Consider a sample of $n$ observations ($X_1, X_2, \ldots, X_n$) with the realizations ($x_1, x_2, \ldots, x_n$)from a normal distribution with an unknown mean $\mu$ and known variance $\sigma^2=1$. The likelihood function is:

$$L(\mu) = \prod_{i=1}^{n} \frac{1}{\sqrt{2\pi}}e^{-\frac{1}{2}(x_i-\mu)^2} $$

Taking the natural logarithm, we get:

$$l(\mu) = -\frac{n}{2}\ln(2\pi) - \frac{1}{2}\sum_{i=1}^{n} (x_i-\mu)^2$$

Differentiating and setting $\frac{dl}{d\mu} = 0$, we find:

$$\sum_{i=1}^{n}(x_i - \mu) = 0$$

Solving for $\hat{\mu}$:

$$\hat{\mu} = \frac{1}{n}\sum_{i=1}^{n}x_i$$This is consistent with our intuition that the sample mean is the maximum likelihood estimator for the unknown mean of a normal distribution with known variance.

The Maximum Likelihood Estimation procedure provides a powerful framework for estimating unknown parameters in various statistical models, making it a fundamental tool in statistics and data analysis.

Negative of Log Likelihood as Loss Functions

Negative of Log Likelihood $-log(L(\theta))$, rather $-2log(L(\theta))$ is used as a loss function, which has to be minimized in most of the probabilistic supervised learning methods to find the best parameters, which have to be estimated.
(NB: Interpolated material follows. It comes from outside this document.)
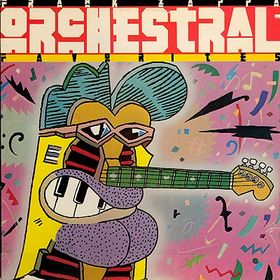 FRANK ZAPPA - Orchestral Favorites cover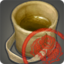 Approved Grade 2 Skybuilders' Maple Sap Icon.png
This is equivalent to maximizing the log-likelihood function to find the best parameter values. $-2log(L(\theta))$ is quite special in the asymptotic sense that this follows a sweet distribution, which helps a lot in testing the hypothesis result.
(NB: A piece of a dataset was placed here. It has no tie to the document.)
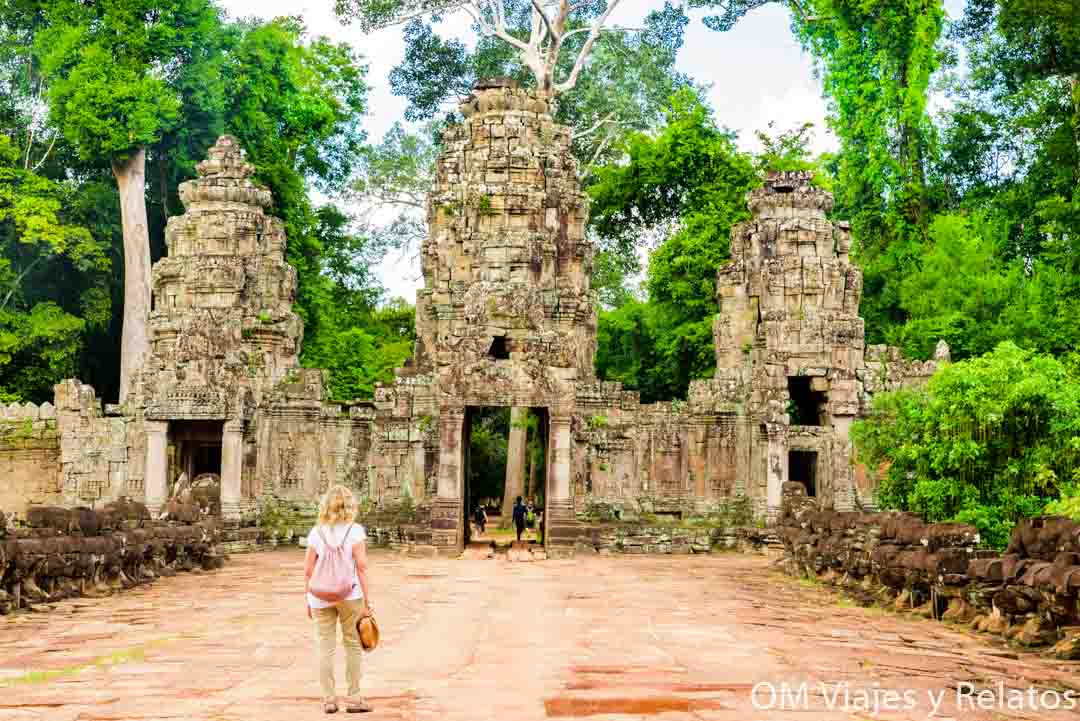 cómo-visitar-los-templos-de-Angkor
In the upcoming posts, we will be solving for MLE for various other examples, and other look into special cases, where finding the optimum may not be just as simple as finding the derivative and solving the equations. Sometimes, the equations cannot be solved analytically, and we have to resort to other iterative methods to find the optimum, or sometimes the domain of optimization is tricky, and the case has to be handled carefully. Also, in certain cases, one has to make sure the function is concave so that the maximum is achieved.

Exercise: Show that for the Bernoulli case and the Normal with unknown mean case, the log-likelihood functions are concave.